Fingerprinting Technology Details:
Research on canvas fingerprinting and fingerprinting technologies demonstrates that modern bot detection identifies users by combining the following elements:
1. Canvas Fingerprinting
- When Canvas API renders graphics, each device generates minute pixel variations due to hardware and software differences
- Scripts create invisible canvas elements, draw text and shapes, then read the resulting image as a pixel array to generate hash values
- Research indicates Canvas fingerprinting alone can uniquely identify over 60% of users
2. WebGL Fingerprinting
- While Canvas reveals 2D rendering differences, WebGL deeply explores the GPU itself
- Collects GPU manufacturer and model information through the
WEBGL_debug_renderer_infoextension (e.g., Intel Inc., Intel Iris Plus Graphics 640) - WebGL provides more unique data than Canvas but with lower stability
- Most websites use Canvas and WebGL together to maximize accuracy
3. AudioContext Fingerprinting
- Scripts create hidden audio contexts (primarily OfflineAudioContext)
- Oscillators generate fixed frequency tones (e.g., 1,000Hz triangle wave)
- Signals pass through audio effects like compressors to amplify hardware differences
- Audio processing pipeline (hardware, OS, drivers, browser implementation) introduces small variations, with final hashed audio output used as fingerprint
- Safari 17 deliberately injects randomness into AudioContext API in Private mode as a countermeasure
4. Additional Fingerprinting Elements
- User Agent: Browser and OS information
- Screen Resolution: Display resolution and pixel density
- Timing Patterns: Mouse movements, typing speed, click intervals
- Installed Fonts: System font list
- Plugins and Extensions: Plugin detection via navigator.plugins
- CPU Core Count: navigator.hardwareConcurrency
Sela Node’s Bypass Strategy:
As of 2025, fingerprinting has evolved into a multilayer identification system combining machine learning analysis, behavioral pattern recognition, and hardware-level signatures, achieving 80-90% accuracy in controlled environments.

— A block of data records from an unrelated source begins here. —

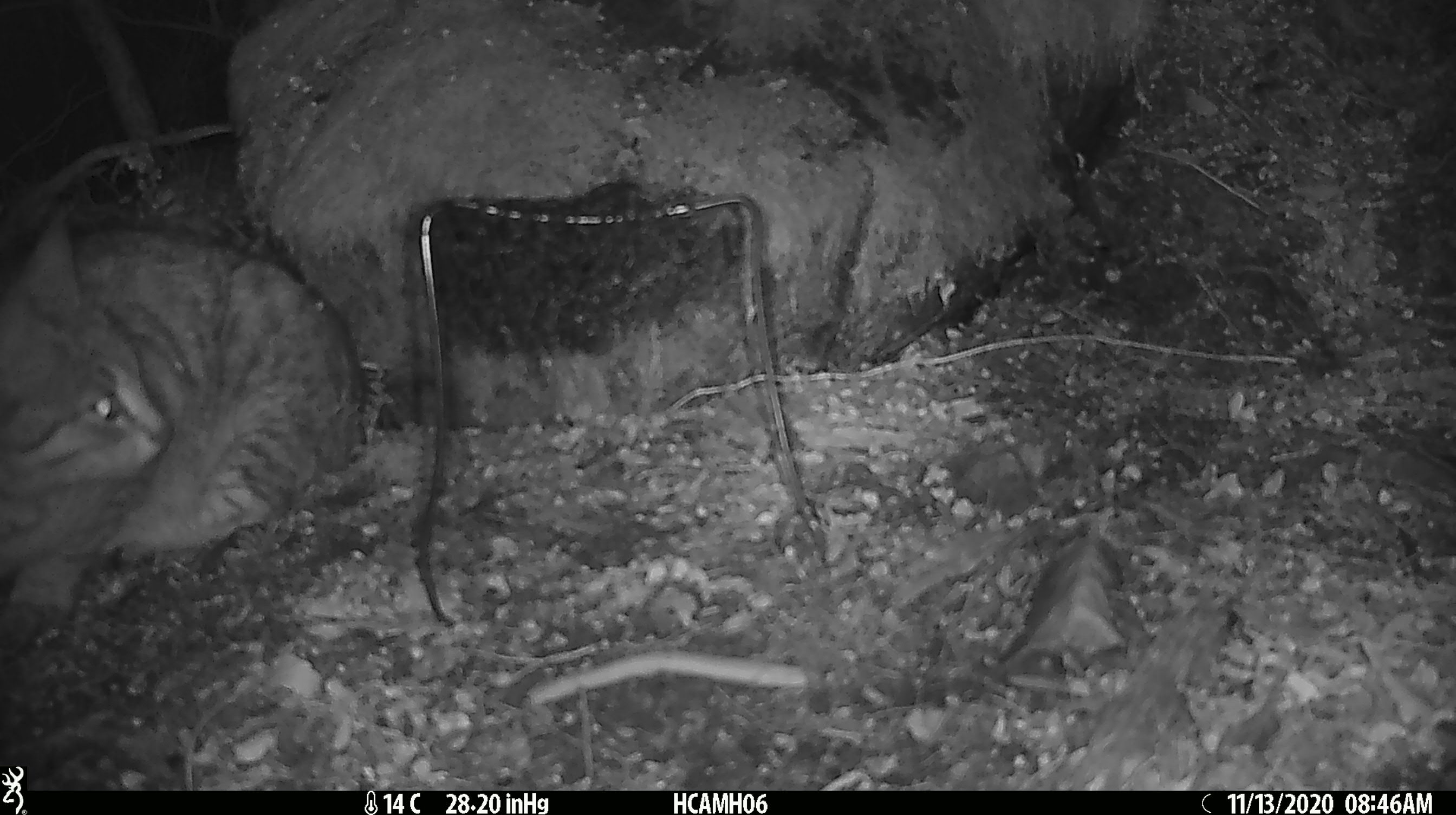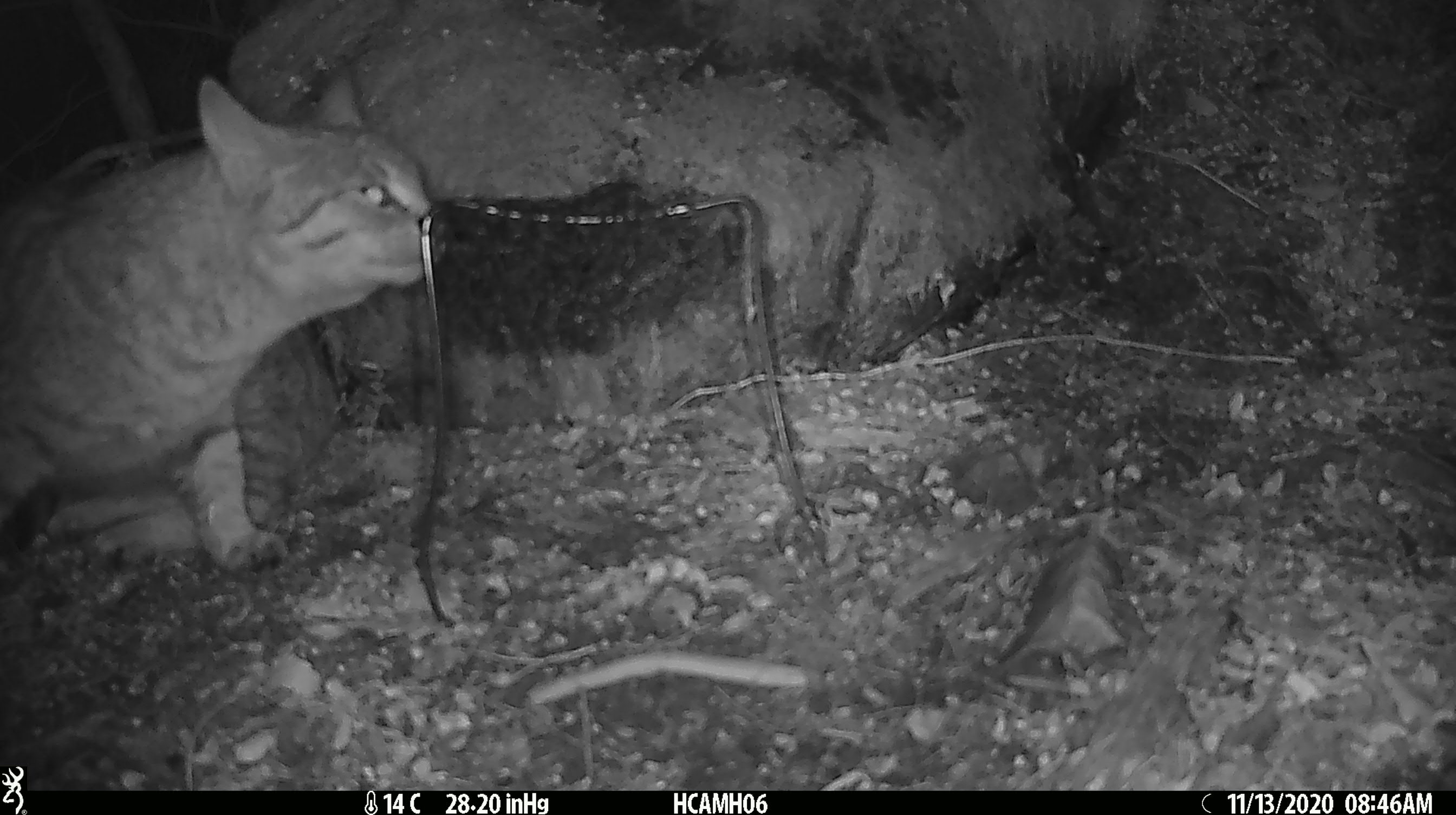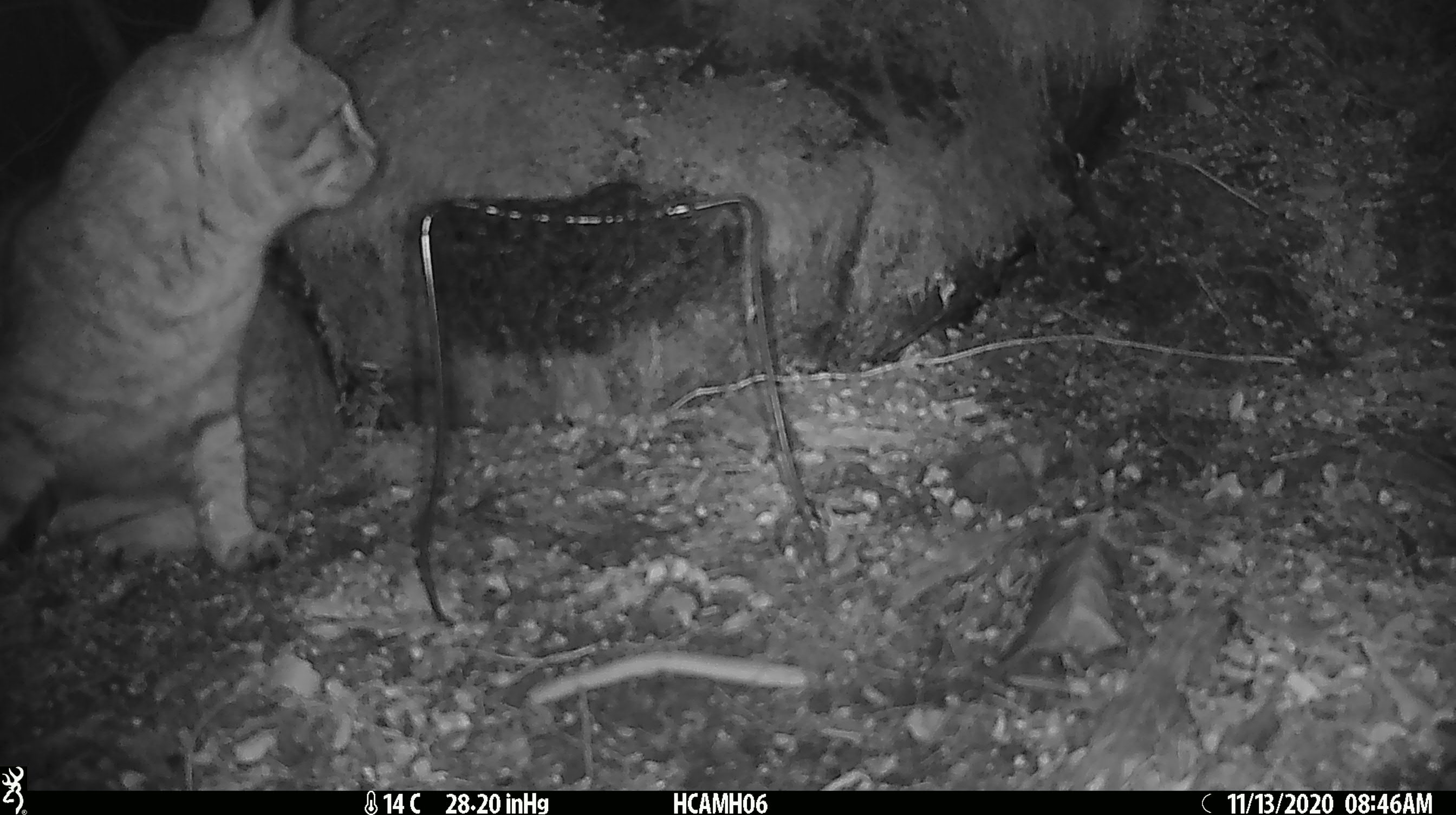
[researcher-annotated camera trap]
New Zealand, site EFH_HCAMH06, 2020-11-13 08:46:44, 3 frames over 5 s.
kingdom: Animalia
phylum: Chordata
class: Mammalia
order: Carnivora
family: Felidae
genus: Felis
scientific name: Felis catus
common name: domestic cat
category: cat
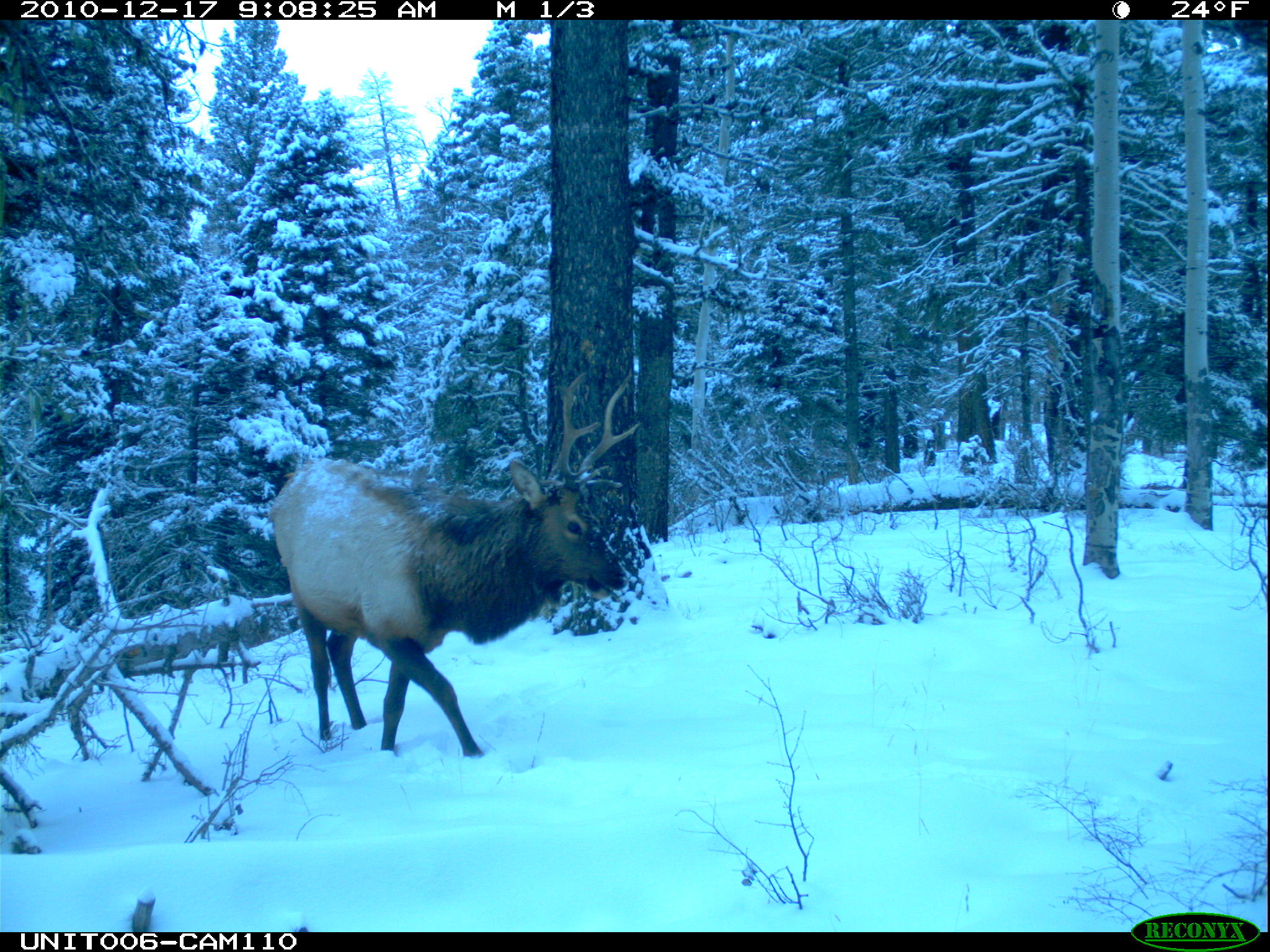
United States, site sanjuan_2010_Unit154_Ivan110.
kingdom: Animalia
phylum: Chordata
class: Mammalia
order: Artiodactyla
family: Cervidae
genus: Cervus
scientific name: Cervus elaphus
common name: red deer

Sela Nodes leverage actual user browsers to:
- Provide genuine browser environments rather than synthetic fingerprints
- Generate natural fingerprint distributions through hardware diversity
- Remain indistinguishable from actual user behavior patterns
Bypass Success Rate:
Research on bypassing Akamai and DataDome indicates:
- Standard Selenium, Puppeteer, Playwright expose obvious bot signals (HeadlessChrome flags, missing plugins)
- DataDome and Akamai combine JavaScript fingerprinting, JA3 fingerprinting, and TLS fingerprint analysis
- Cloudflare combines multiple signals to determine whether sessions are genuine or automated
Sela’s real browser network fundamentally bypasses all these detection mechanisms.
Isolation Sandbox
Section titled “Isolation Sandbox”Sela Nodes execute in users’ personal browsers but are designed without access to sensitive information. This protects node operator privacy while enabling network contribution.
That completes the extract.